At a meeting in the Italian Senate in Rome, several Italian senators spoke about the importance of supporting the right of the Jewish people to nationhood, and equal treatment of the Jewish State of Israel. Senator Matteo Salvini even spoke the hope that Italy will move its embassy in Israel to Jerusalem, in recognition that Jerusalem is the capital of the State of Israel.
Italy and Rome have a special relationship with the Jewish people – both positive and negative. There was a large Jewish community in Rome, and the Apostle Paul wrote an important letter to the Christians in Rome. The Roman general Titus destroyed the Second Temple in 70CE, and the Roman Emperor Hadrian destroyed Jerusalem in 135CE and renamed the land “Syria Palaestina” and Jerusalem “Aelia Capitolina” – both these Roman names intended to erase all Jewish connection with the land.
It is a miracle that in San Remo in Italy, in 1920 the Allied Powers (Britain, France, Italy, US and Japan) recognized that the Jewish people should be enabled to re-establish their homeland in “Palestine”. Their decision was ratified and implemented in the Mandate for Palestine adopted by the League of Nations in 1923. The text of the Mandate included the words of the Balfour Declaration of 1917 in which Britain “viewed with favor the establishment in Palestine of a national home for the Jewish people.” Expanding on Balfour, the mandate also invoked the Jews’ “historical connection to the land” and recognized their right to settle it “closely.”

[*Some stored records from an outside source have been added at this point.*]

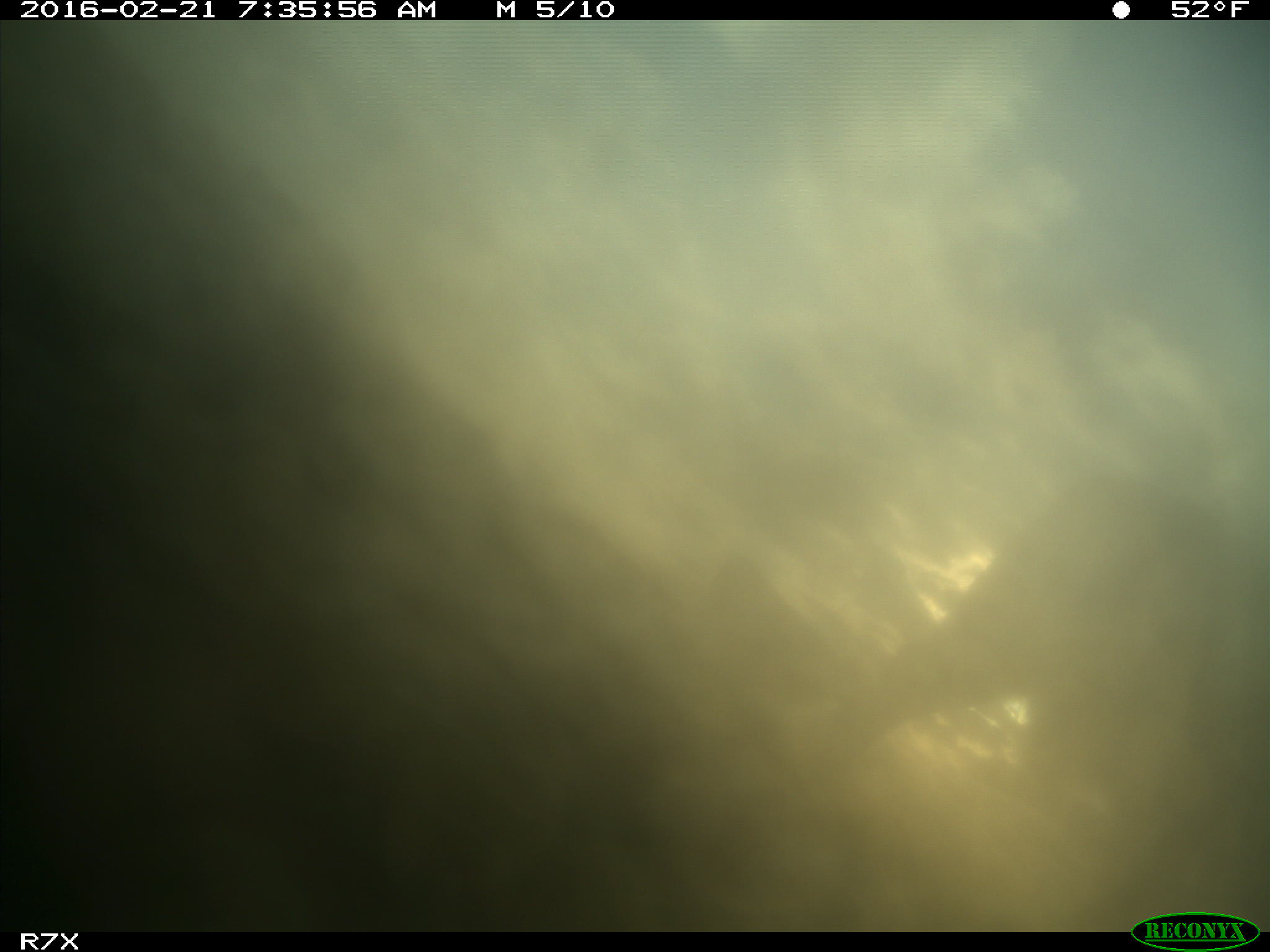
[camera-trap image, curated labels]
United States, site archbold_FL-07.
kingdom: Animalia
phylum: Chordata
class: Mammalia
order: Artiodactyla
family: Bovidae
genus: Bos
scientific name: Bos taurus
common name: domestic cow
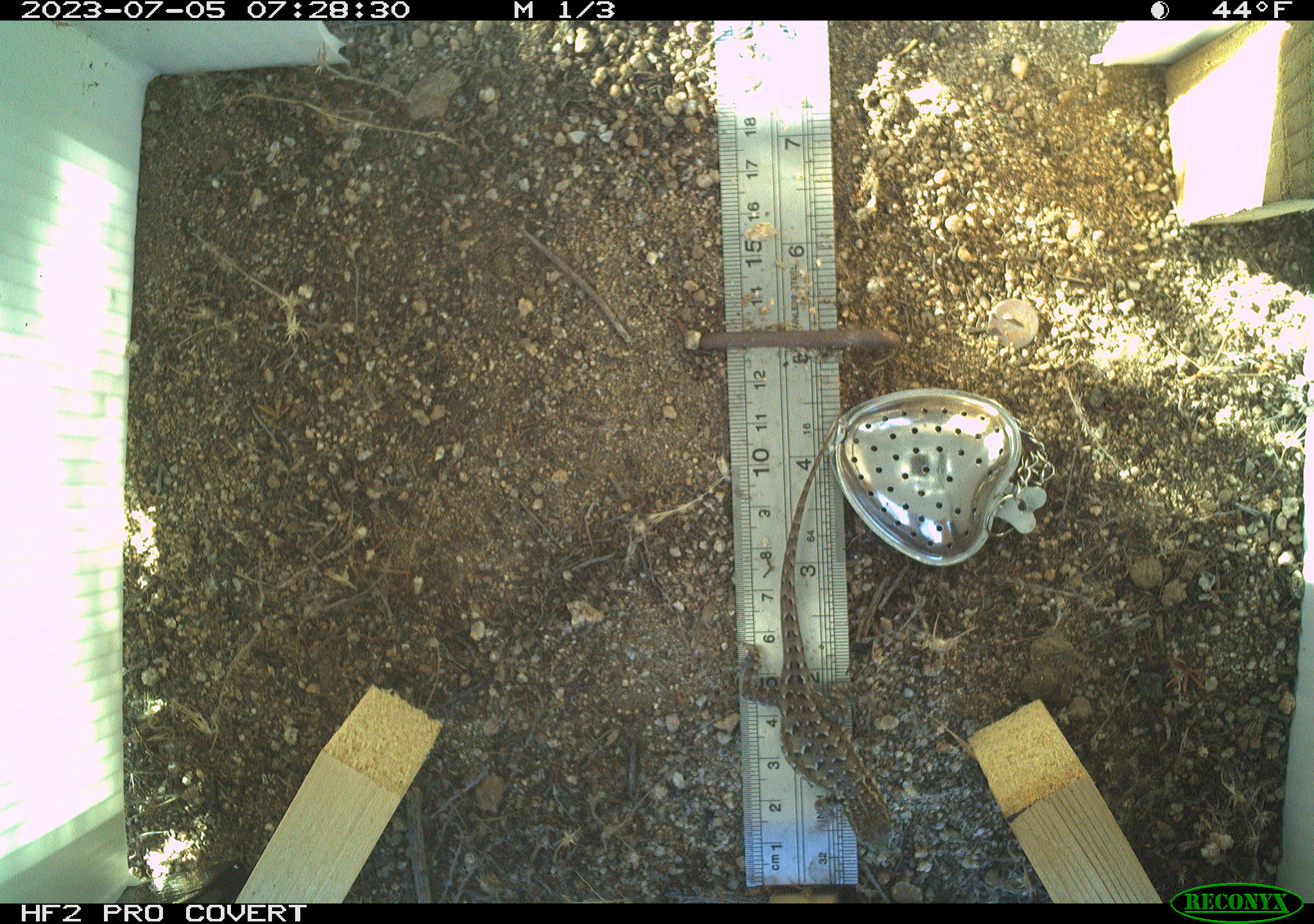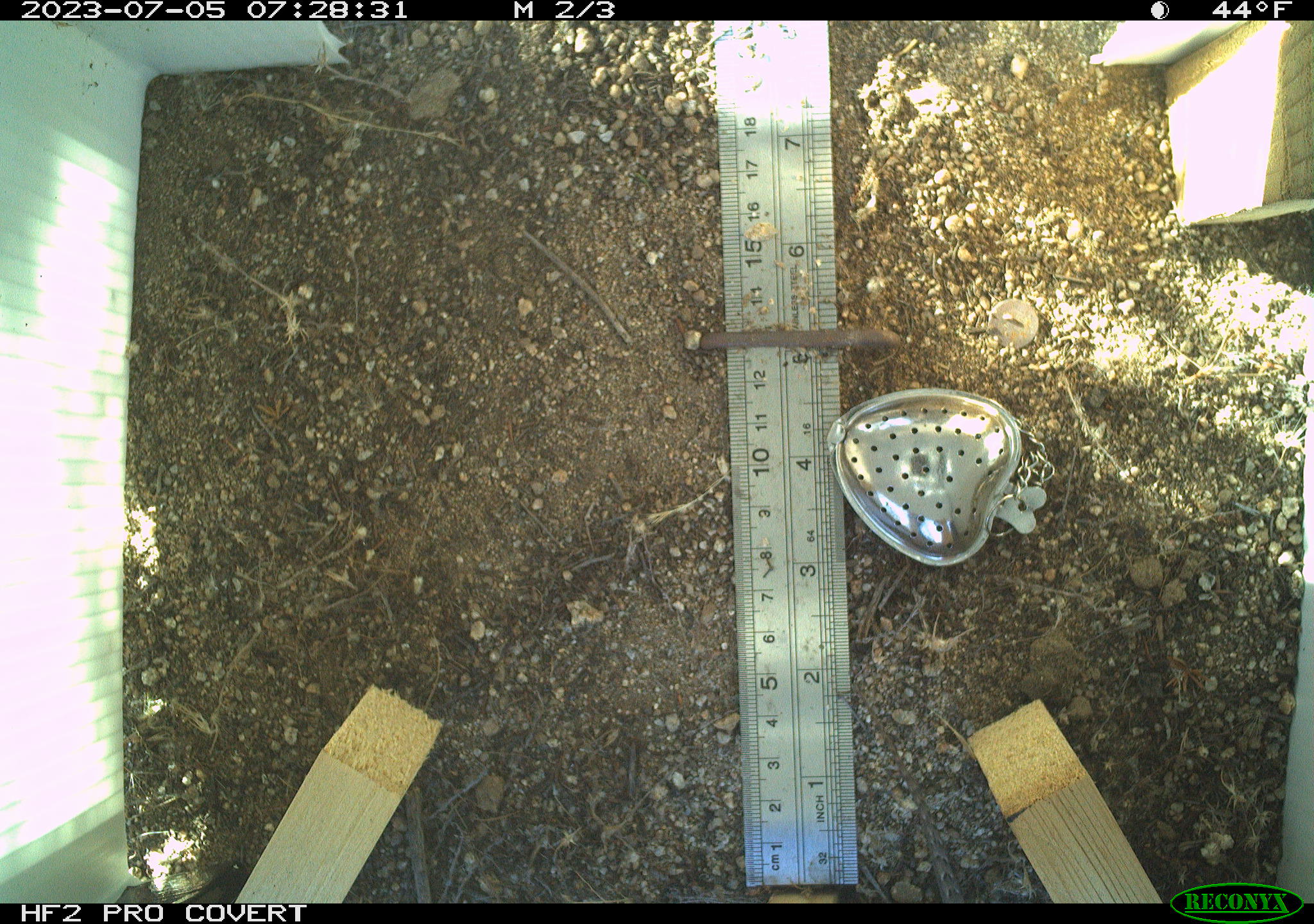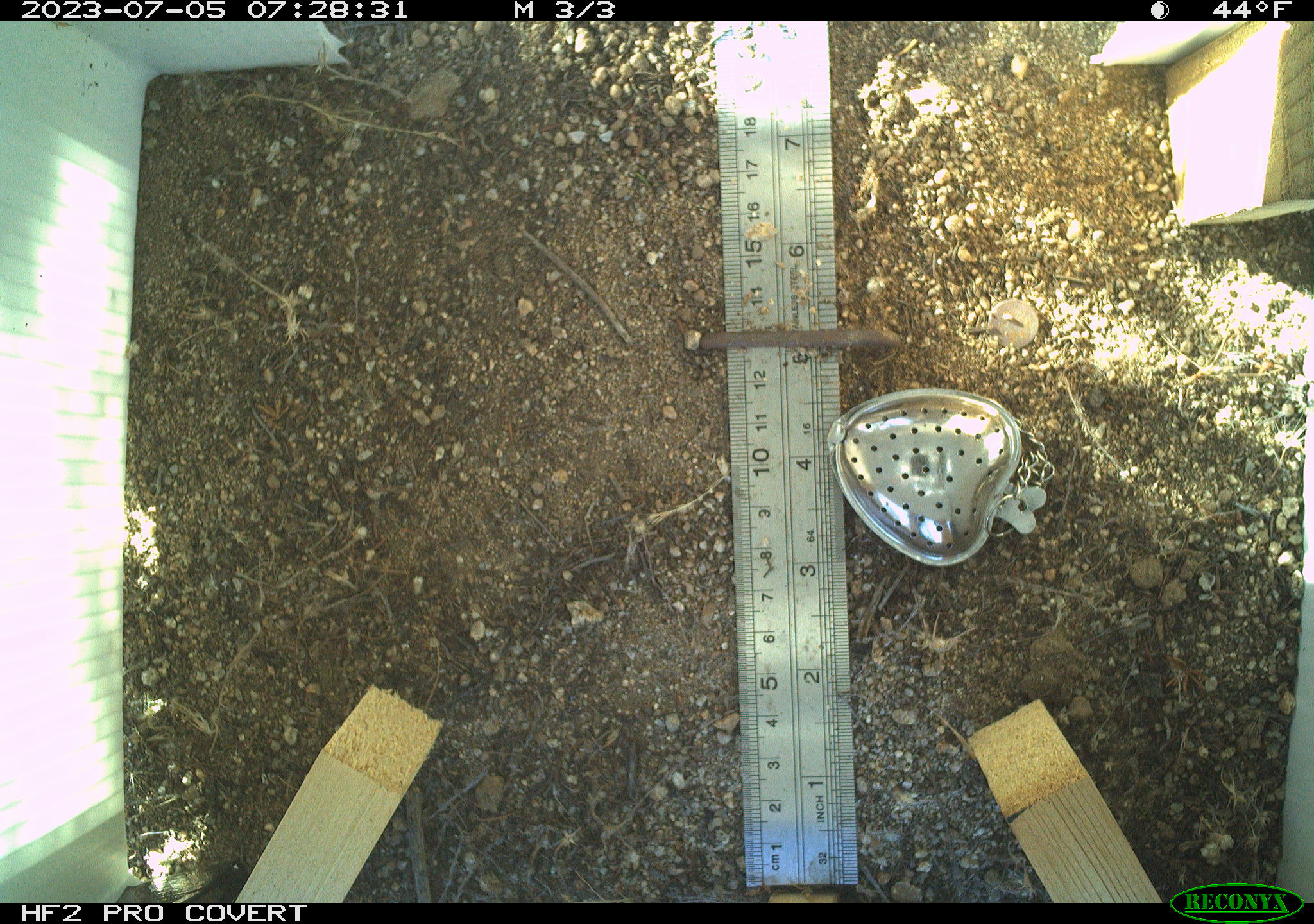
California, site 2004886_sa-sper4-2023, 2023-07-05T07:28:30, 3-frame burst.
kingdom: Animalia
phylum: Chordata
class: Reptilia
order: Squamata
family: Phrynosomatidae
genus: Uta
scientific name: Uta stansburiana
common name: common side-blotched lizard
Common side-blotched lizard (Uta stansburiana).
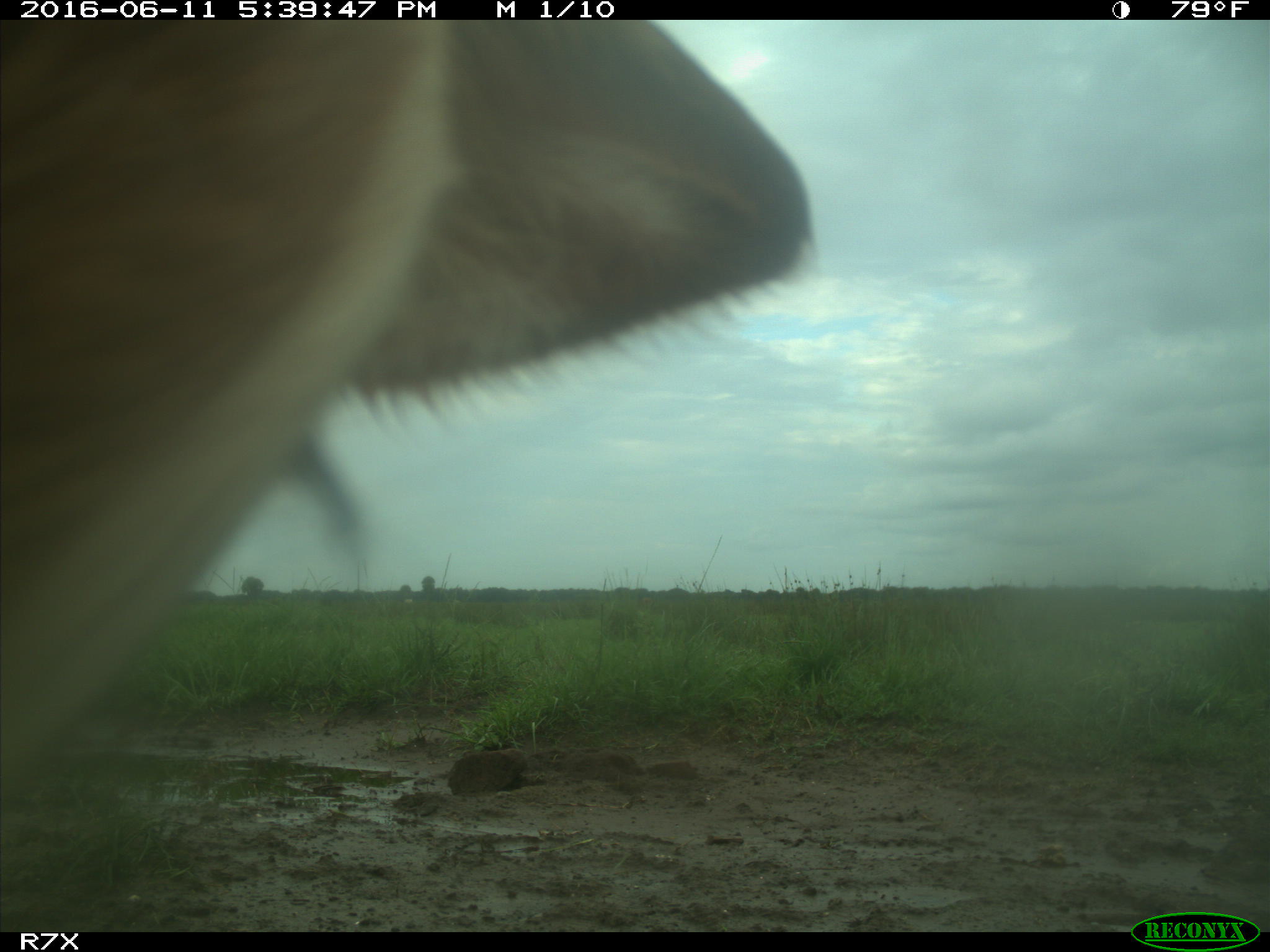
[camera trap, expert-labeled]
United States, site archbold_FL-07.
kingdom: Animalia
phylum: Chordata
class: Mammalia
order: Artiodactyla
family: Bovidae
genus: Bos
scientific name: Bos taurus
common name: domestic cow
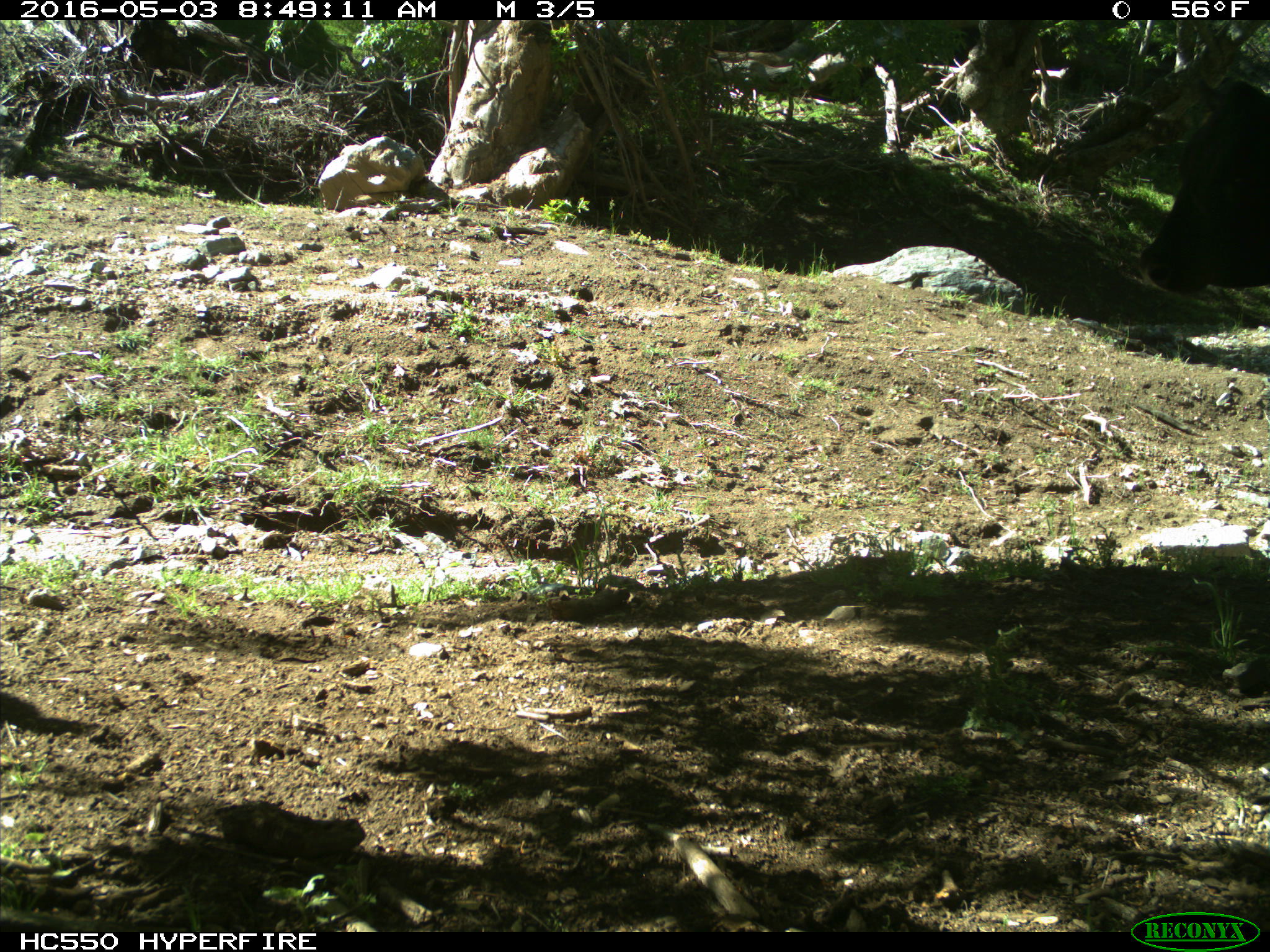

Today, one hundred years after “San Remo”, it has become mainstream to regard the Jews as colonizing foreigners, who are “occupying” land that belongs to “the Palestinians”. The old city of Jerusalem – Jewish in origin – has been renamed “Arab East Jerusalem”, and Judea and Samaria are called “the West Bank”.
There is much debate about the legal status of San Remo and the Mandate. But perhaps the most important point is that they are evidence of the fact that the Jewish people, scattered around the world, have always maintained a unique historical and spiritual connection with the land, including Jerusalem, Judea and Samaria.
This fact does not mean Palestinians have no rights. But it is a falsehood to say that the Jews have no historical connection to the land, that they are no more than “occupiers”, that Jews have no rights to live in the land of their forefathers, or that the whole of the land “belongs to the Palestinian people”.